Since the month I arrived I have been in a miserable sex slump. There has been a drought and I’m not happy about it. I really want to stand in a downpour, get drenched, in a mansoon. Nathan tells me the places I should go, the places he goes: the little park north of the Hilton, and somewhere around the old bus station. He also tells me that he is often the youngest at both these sites, by ten or fifteen years. Nathan is fifty-five. Anyway, random outdoor encounters aren’t really my style. So he tells me about Sexy Shop, on Diezengoff. It sells sex toys and flavoured gels and so on in the front, but, through a heavy door, there is a sort of club. It costs 30nis to enter. I decide it’s worth it.

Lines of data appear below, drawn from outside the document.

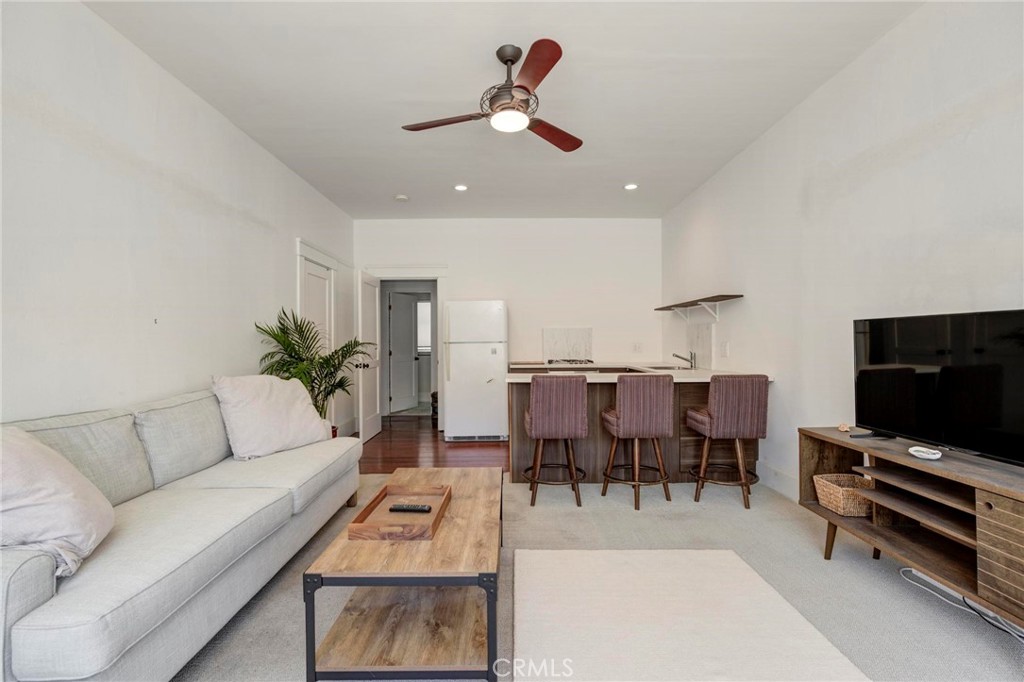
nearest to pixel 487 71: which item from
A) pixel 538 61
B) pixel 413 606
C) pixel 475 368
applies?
pixel 538 61

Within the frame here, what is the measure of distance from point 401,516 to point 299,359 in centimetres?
224

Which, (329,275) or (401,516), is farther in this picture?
(329,275)

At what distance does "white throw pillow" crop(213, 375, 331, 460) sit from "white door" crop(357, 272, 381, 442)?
2.33 metres

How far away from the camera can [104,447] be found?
1.92 meters

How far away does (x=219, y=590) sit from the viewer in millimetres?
1711

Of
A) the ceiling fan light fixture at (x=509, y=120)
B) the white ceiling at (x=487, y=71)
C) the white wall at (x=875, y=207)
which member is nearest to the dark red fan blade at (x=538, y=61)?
the ceiling fan light fixture at (x=509, y=120)

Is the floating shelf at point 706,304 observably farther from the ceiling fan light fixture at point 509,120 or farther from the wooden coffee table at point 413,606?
the wooden coffee table at point 413,606

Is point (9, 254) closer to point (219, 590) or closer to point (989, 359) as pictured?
point (219, 590)

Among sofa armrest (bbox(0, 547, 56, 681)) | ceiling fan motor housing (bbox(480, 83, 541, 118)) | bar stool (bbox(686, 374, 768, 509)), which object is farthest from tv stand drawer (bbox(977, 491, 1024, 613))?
sofa armrest (bbox(0, 547, 56, 681))

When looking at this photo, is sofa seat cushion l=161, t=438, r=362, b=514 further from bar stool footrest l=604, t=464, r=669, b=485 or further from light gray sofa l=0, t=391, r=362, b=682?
bar stool footrest l=604, t=464, r=669, b=485

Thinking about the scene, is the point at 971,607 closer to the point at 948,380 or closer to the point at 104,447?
the point at 948,380

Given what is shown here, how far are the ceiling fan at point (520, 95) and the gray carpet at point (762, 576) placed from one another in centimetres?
228

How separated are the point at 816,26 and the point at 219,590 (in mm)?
3565

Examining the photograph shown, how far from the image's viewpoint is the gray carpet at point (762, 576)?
1663 mm
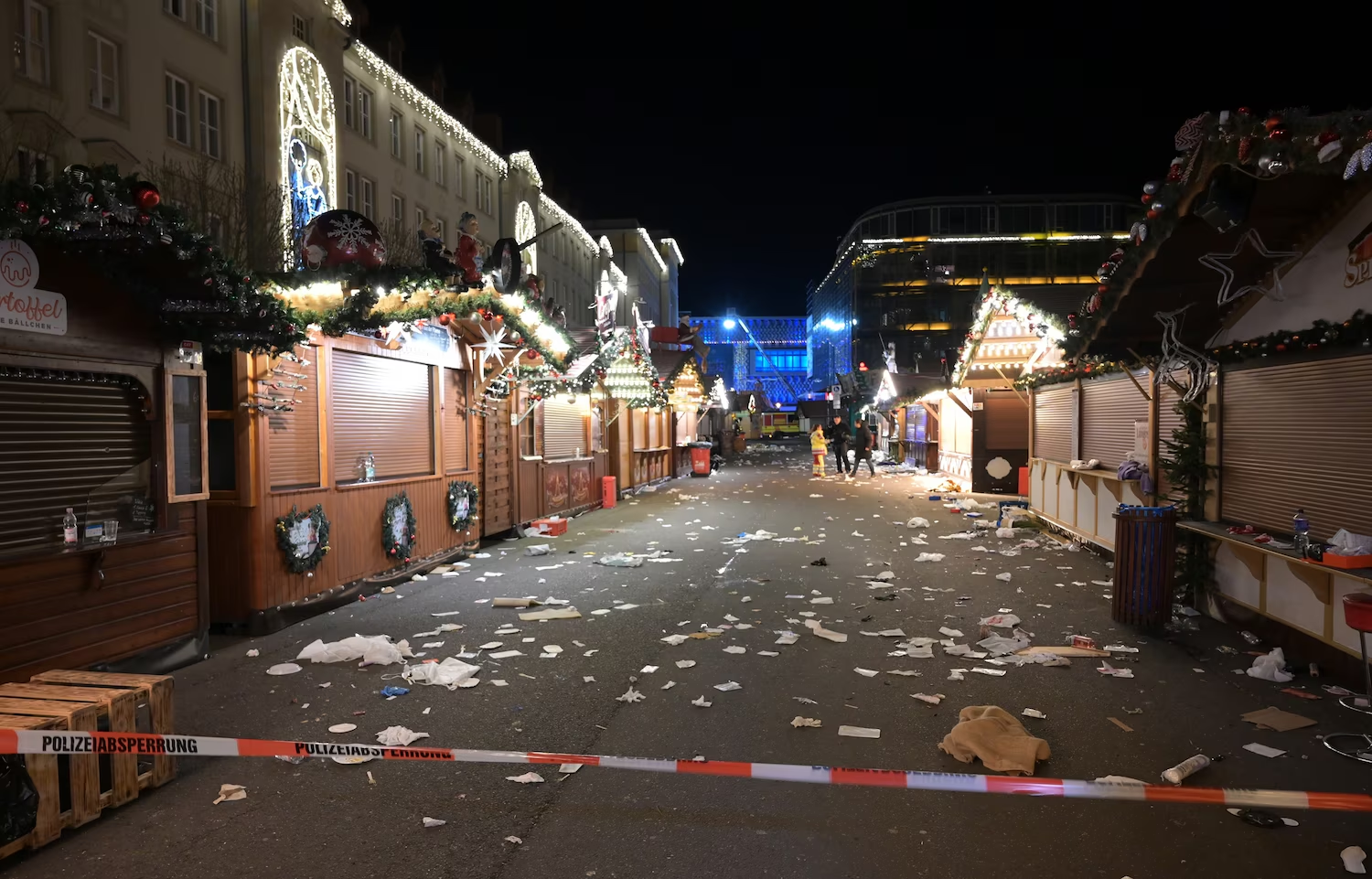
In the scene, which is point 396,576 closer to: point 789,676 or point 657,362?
point 789,676

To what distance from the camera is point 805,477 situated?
95.1ft

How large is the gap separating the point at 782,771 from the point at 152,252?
568 centimetres

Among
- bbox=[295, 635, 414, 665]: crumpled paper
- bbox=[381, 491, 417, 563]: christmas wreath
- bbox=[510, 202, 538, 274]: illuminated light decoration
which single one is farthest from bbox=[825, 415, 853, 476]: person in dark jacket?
bbox=[295, 635, 414, 665]: crumpled paper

We kissed goodbye and I pretended to walk in the direction of home. I made a u-turn and crossed the street and made sure Rufina was out of site. Sex doesn’t always turn us into secret agents, but sometimes, it seems, it does.
I began walking north on Diezengoff when I was high-fived by the Dutch boys, Joel and Yaron, from class, walking, in a group, in the other direction, in search of pizza. We chatted for a minute, I told them where I’d eaten that evening, and they went to find it.
I reached the shop, down a short alley, and knocked on the door. I knocked again. Jesus, it was closed for Shabbat. Thwarted by religion! I turned again and walked to the Olive Korner for a last glass, frustrated.
my name, called . It was Saarit. She was with a black, American lesbian and a skinny Israeli gay, looking for a club to dance at. Saarit moaned about something in the ulpan – Rufina had already told me this story and it ended differently in her version. I liked the other woman, who’d made aliya ten years ago. We talked about a club called Dance Your Ass Off in San Francisco, but it may have been an invention of Armistead Maupin. I don’t suppose it matters.
Tel Aviv is small, but, even so, amazing, really, that I should meet so many people from the class in one night.